また、どの治療法を用いても、多くの場合一回の治療で治すことは難しく、何回か繰り返してやっと治るのが普通だと言うことも知っておいて欲しいと思います。「自分のイボだけが治り難いのでは?」と、焦らないことも大切です。イボは治りにくく再発することも多い病気ですが、必ず治ることを信じて、あまり神経質にならないことも大切です。皮膚科医と二人三脚で、焦らず、根気よく治療して下さい。
『水イボ』について
水イボは、専門用語では伝染性軟属腫(でんせんせいなんぞくしゅ)と呼ばれます。イボも水イボも子供に多い皮膚病で、どちらもウイルス感染でできる点は似ていますが、イボがヒト乳頭腫ウイルス(HPV)の感染でできるのに対し、水イボは伝染性軟属腫ウイルスと言う全く別のウイルスが原因です。水イボは、表面がツルツルして、みずみずしい光沢のある直径数mmから5mmくらいの小さな皮膚の盛り上がり(丘疹と言います)で、てっぺんが少し凹んでいるのが特徴です。イボは表面のがさついた硬い丘疹のことが多いですから、よく見ると、見た目も随分違いますね。
イボが手のひらや足の裏を含む手足にできることが多いのに対し、水イボは身体にできることが多い点も違います。
『水イボ』の治療方法
水イボの治療に関しては、専門家の間でも意見の別れるところです。先の小さなピンセットやリングピンセットなどで水イボを抓むと、てっぺんの凹んだ部分から小さな白い塊が出てきます。これが「水イボとり」と呼ばれる最も簡単で一般的な治療法です。極めて有効な治療法なのですが、多くは子供たちである患者さんに、痛みや精神的苦痛を強いる治療法であることが欠点です。水イボが自然に治ることも多い病気であることから、時間は少しかかっても塗り薬などを用いた痛みの少ない方法で治療すべきだと言う考えや、放っておいてもよいと言う考えの先生もいらっしゃいます。

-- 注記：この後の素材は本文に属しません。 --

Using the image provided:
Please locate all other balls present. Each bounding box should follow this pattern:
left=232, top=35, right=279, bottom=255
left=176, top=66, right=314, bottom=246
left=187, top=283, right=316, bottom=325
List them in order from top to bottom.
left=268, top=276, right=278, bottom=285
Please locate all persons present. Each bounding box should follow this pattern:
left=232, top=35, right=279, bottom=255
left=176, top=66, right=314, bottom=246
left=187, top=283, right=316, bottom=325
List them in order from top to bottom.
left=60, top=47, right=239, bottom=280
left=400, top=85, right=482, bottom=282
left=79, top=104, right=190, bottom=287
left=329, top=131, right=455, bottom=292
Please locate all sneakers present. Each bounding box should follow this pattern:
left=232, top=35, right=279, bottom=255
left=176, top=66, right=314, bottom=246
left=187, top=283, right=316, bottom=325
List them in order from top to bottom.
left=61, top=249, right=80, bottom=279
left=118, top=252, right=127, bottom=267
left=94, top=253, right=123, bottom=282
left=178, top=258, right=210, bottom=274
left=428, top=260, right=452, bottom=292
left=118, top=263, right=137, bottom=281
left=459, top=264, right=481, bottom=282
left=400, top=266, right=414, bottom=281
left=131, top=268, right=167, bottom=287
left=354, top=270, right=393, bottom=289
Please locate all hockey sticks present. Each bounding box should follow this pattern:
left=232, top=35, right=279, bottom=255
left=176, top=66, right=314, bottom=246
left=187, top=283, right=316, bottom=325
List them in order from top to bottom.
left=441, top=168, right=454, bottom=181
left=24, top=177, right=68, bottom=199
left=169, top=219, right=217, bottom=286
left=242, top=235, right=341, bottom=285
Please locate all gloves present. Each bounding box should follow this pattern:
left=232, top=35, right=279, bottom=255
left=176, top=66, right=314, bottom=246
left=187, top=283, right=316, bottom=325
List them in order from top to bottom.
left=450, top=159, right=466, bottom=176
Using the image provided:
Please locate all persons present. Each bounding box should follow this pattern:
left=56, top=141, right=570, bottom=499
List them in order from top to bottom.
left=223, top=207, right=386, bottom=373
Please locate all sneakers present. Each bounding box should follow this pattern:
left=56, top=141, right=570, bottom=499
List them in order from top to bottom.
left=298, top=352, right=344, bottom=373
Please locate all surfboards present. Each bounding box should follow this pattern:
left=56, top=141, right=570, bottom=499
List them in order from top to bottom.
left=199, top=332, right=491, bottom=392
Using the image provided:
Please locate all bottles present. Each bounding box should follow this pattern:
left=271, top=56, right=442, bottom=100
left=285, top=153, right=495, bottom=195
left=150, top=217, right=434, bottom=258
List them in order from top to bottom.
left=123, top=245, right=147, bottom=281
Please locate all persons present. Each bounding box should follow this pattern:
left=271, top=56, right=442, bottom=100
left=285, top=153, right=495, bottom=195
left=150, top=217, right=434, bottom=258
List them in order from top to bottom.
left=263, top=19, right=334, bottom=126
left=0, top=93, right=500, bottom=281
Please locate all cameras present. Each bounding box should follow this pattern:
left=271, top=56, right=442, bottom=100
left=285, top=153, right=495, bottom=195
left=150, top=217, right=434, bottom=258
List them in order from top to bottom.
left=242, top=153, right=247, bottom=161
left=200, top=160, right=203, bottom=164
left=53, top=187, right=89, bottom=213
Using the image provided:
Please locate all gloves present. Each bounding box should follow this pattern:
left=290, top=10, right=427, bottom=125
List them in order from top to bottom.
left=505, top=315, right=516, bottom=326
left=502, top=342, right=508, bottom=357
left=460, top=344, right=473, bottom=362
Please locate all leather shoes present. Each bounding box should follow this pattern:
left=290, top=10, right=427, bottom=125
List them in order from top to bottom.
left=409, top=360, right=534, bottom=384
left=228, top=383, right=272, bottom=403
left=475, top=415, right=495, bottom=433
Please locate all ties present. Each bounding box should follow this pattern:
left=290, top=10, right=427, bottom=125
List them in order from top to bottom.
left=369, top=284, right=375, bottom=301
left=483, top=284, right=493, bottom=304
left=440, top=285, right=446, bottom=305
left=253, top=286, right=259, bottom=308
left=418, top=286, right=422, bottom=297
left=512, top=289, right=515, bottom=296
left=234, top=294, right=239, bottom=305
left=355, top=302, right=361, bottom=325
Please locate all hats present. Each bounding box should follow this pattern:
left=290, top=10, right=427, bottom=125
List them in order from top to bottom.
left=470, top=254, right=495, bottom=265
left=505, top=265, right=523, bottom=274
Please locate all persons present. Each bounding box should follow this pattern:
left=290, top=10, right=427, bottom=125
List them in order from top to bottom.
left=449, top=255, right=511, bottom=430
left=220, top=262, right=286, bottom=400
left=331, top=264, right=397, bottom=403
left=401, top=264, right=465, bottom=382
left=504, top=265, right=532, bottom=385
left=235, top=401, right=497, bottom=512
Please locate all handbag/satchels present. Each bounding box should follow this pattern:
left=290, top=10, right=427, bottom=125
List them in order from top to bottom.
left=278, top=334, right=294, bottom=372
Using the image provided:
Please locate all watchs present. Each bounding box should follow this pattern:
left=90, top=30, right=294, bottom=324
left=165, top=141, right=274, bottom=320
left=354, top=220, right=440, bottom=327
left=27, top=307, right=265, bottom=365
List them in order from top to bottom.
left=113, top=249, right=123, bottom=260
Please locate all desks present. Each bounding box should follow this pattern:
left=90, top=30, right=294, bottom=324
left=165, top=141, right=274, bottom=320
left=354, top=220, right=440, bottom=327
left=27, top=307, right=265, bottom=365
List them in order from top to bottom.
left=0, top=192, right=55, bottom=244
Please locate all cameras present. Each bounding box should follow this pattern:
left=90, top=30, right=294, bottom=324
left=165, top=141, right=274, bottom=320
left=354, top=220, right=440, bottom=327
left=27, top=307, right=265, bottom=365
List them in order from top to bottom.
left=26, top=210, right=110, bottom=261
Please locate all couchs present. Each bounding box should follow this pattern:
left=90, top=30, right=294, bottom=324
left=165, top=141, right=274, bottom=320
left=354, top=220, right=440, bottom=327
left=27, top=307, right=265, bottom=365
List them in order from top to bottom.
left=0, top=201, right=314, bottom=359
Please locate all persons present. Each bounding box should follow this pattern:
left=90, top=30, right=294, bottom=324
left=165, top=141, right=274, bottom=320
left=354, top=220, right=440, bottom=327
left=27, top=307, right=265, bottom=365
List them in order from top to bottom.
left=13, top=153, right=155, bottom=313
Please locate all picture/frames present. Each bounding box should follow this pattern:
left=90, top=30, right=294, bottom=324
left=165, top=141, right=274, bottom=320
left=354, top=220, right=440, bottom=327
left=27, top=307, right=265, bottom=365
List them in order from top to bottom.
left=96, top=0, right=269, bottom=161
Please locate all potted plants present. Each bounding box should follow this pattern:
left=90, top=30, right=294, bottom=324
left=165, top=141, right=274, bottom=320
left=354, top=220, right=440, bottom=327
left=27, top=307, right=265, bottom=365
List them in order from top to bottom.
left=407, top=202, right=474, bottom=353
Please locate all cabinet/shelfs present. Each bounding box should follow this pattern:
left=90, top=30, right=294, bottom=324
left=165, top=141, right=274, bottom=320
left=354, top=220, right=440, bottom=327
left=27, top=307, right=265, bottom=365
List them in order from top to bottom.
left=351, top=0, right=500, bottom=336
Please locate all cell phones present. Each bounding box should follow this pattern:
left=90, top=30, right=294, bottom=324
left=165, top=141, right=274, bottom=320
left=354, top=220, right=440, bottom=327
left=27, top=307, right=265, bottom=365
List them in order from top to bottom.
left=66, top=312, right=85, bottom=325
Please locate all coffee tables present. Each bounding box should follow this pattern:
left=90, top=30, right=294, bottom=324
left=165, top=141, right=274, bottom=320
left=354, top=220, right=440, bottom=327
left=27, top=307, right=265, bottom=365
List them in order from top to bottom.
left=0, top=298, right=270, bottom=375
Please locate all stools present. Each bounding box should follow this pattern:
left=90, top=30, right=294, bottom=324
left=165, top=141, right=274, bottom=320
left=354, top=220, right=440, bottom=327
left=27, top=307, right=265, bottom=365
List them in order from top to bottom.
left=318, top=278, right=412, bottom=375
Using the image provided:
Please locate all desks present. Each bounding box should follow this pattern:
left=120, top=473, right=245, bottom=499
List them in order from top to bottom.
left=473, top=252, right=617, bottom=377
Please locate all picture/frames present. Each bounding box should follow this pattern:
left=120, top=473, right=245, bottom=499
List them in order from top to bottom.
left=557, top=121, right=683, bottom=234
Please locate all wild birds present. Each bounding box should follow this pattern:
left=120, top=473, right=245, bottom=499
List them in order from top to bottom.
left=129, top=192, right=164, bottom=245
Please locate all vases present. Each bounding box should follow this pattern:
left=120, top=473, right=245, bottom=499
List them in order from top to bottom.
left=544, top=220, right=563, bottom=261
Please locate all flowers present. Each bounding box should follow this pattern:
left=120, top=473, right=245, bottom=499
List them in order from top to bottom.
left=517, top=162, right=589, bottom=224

当院では痛みの少ない塗り薬の治療をしています。ピンセットでの治療では麻酔テープを貼っていたとしても恐怖から痛みで暴れたり泣き叫んだりする子どもが多く、医療従事者や親が身体を押さえつける事となり、患児も患児の親も医療従事者も誰もいい気分にならない経験からです。他の子供たちにうつしてしまう可能性もあり、個人的な意見としては、なるべく数が少ないうちに治療した方が良いと考えています。
最終的に、どの様な方針で水イボに臨むかは、医師と保護者の考え方に依って決まります。通常、子供たちは自分で治療法を選べません。大人たちが十分に話し合って、責任をもって治療方針や治療法を選択してあげる必要があります。